Figure 4. Depletion of hnRNP C and its target circRNAs restrict MERS-CoV propagation. (A) RT-qPCR examining the knockdown effect of siRNA candidates targeting hsa_circ_0002846, hsa_circ_0002061 and hsa_circ_0004445, respectively. Expression of GAPDH was used to normalize the quantification results. (B) Viral load detection of cells transfected with scramble control siRNAs, siRNAs targeting hsa_circ_0002846, hsa_circ_0002061 and hsa_circ_0004445, respectively at 24 hours post MERS-CoV infection (MOI = 0.1). (C) Multi-cycle MERS-CoV growth assay in the presence or absence of hnRNP C siRNA in Calu-3 cells. After inoculated with MERS-CoV (MOI = 0.1), culture supernatant and cell lysate were harvested at 2, 24, and 48 hpi to determine the viral load with RT-qPCR. Area under the curve analysis was conducted to reveal the total amount of viral genome copy increase over 2–48 hours period. Statistical significance was determined with Student's test. *P-value < 0.05; **P-value < 0.01; ***P-value < 0.001. (D) Flow cytometry examining MERS-CoV-NP-positive cells with or without hnRNP C depletion. Representative expression of endogenous hnRNP C and MERS-CoV-NP were plotted in left panel. Triplicated experiments were conducted for the quantification of the MERS-CoV-NP positive rate. (E) Multi-cycle MERS-CoV growth assay in the presence or absence of hnRNP C siRNA in primary human small airway epithelial cells (HSAECs). Culture supernatant and cell lysate were harvested at 2, 24, and 48 hours post MERS-CoV infection (MOI  = 0.1) and subjected to RNA extraction and RT-qPCR measurement. Area under the curve analysis was conducted same as described above. All data represented mean ± standard deviation, n = 3. Statistical significance analyses for (A), (B), (D), and (E) were determined with one-way ANOVA. *P-value < 0.05; **P-value < 0.01; ***P-value < 0.001.
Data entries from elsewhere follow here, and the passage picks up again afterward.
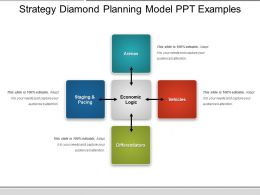 Strategy Diamond Planning Model Ppt Examples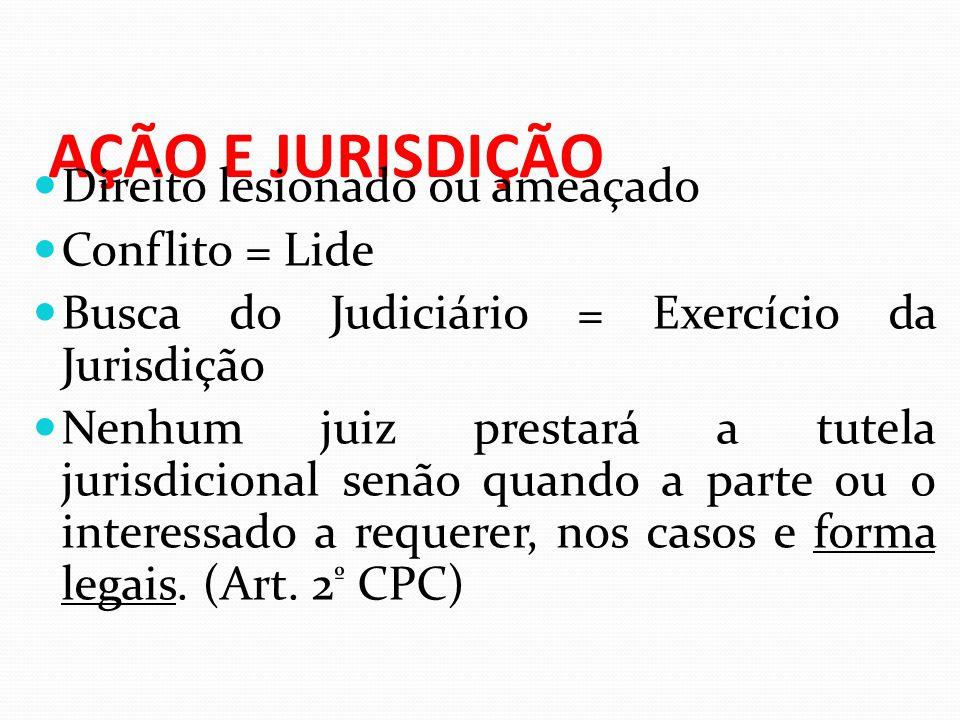 AÇÃO E JURISDIÇÃO Direito lesionado ou ameaçado Conflito = Lide Busca do Judiciário = Exercício da Jurisdição Nenhum juiz prestará a tutela jurisdicio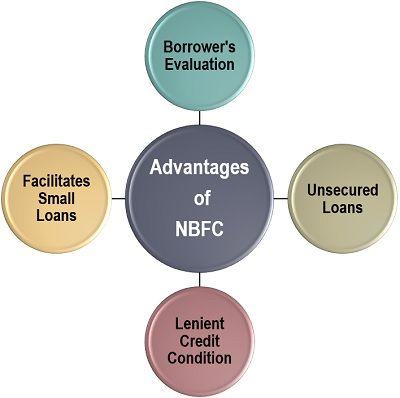 Advantages of NBFCs
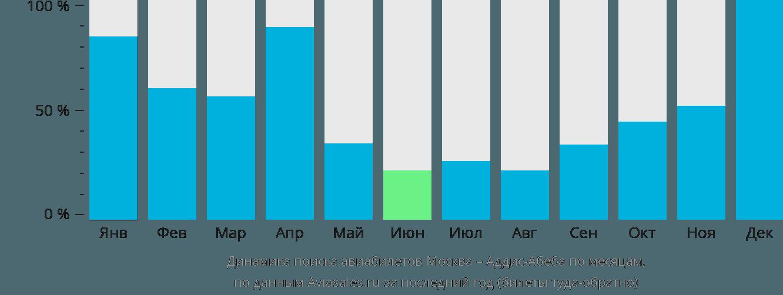 Динамика поиска авиабилетов из Москвы в Аддис-Абебу по месяцам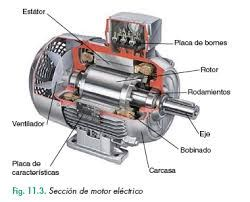 Define Electric Motor by What Are The Function Of Yoke Define The Function And How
Figure 5. The modulation of hnRNP C in human-pathogenic coronavirus infections. (A) Demonstration of the representative structural features of hnRNP C by UniProtKB, Pfam, Phohsphosite, SCOP, and JRONN database. Protein feature view was adopted from the Protein Data Bank (PDB; http://www.rcsb.org/pdb/). (B) hnRNP C was upregulated and underwent phosphorylation modification upon MERS-CoV, SARS-CoV, and SARS-CoV-2 infection. The expression intensities of hnRNP C and phosphorylated hnRNP C in each sample were quantified in western blot images by ImageJ. (C) hnRNP C knockdown suppressed SARS-CoV-2 genomic copies intracellularly and extracellularly, and reduced the expression of hsa_circ_0004445 and CRK. (D) hnRNP C knockdown suppressed SARS-CoV genomic copies intracellularly and reduced the expression of CRK. Scramble siRNA-transfected cells were served as negative controls. Area under the curve analysis was conducted in the same way as described above. (E) Ablation of CRK restricted MERS-CoV and SARS-CoV-2 entry. After performing siRNA-mediated gene silencing for CRK for consecutive two days, Calu-3 cells were challenged with MERS-CoV or SARS-CoV-2 at 3.0 MOI respectively. Samples were harvested at 4 hpi to examine the viral loads. (F) Expression changes of phosphorylated mTOR (p-mTOR) upon hnRNP C knockdown in MERS-CoV-, SARS-CoV-2-, and mock-infected groups, respectively. (G) Expression of p-mTOR and phosphorylated 4EBP1 (p-4EBP1) decreased upon OSI-027 treatment. (H) Calu-3 cells were infected with MERS-CoV or SARS-CoV-2 and treated with various concentrations of OSI-027 (40, 8, 1.6, 0.32, 0.064, 0.0128 μM, and mock-treated). The IC₅₀ for each virus was calculated based on viral load changes at 24 hpi. CC₅₀ was determined in the absence of virus infection at 24 hour post drug treatment. Data represented mean ± standard deviation, n = 3. one-way ANOVA, *P-value < 0.05; **P-value < 0.01; ***P-value < 0.001.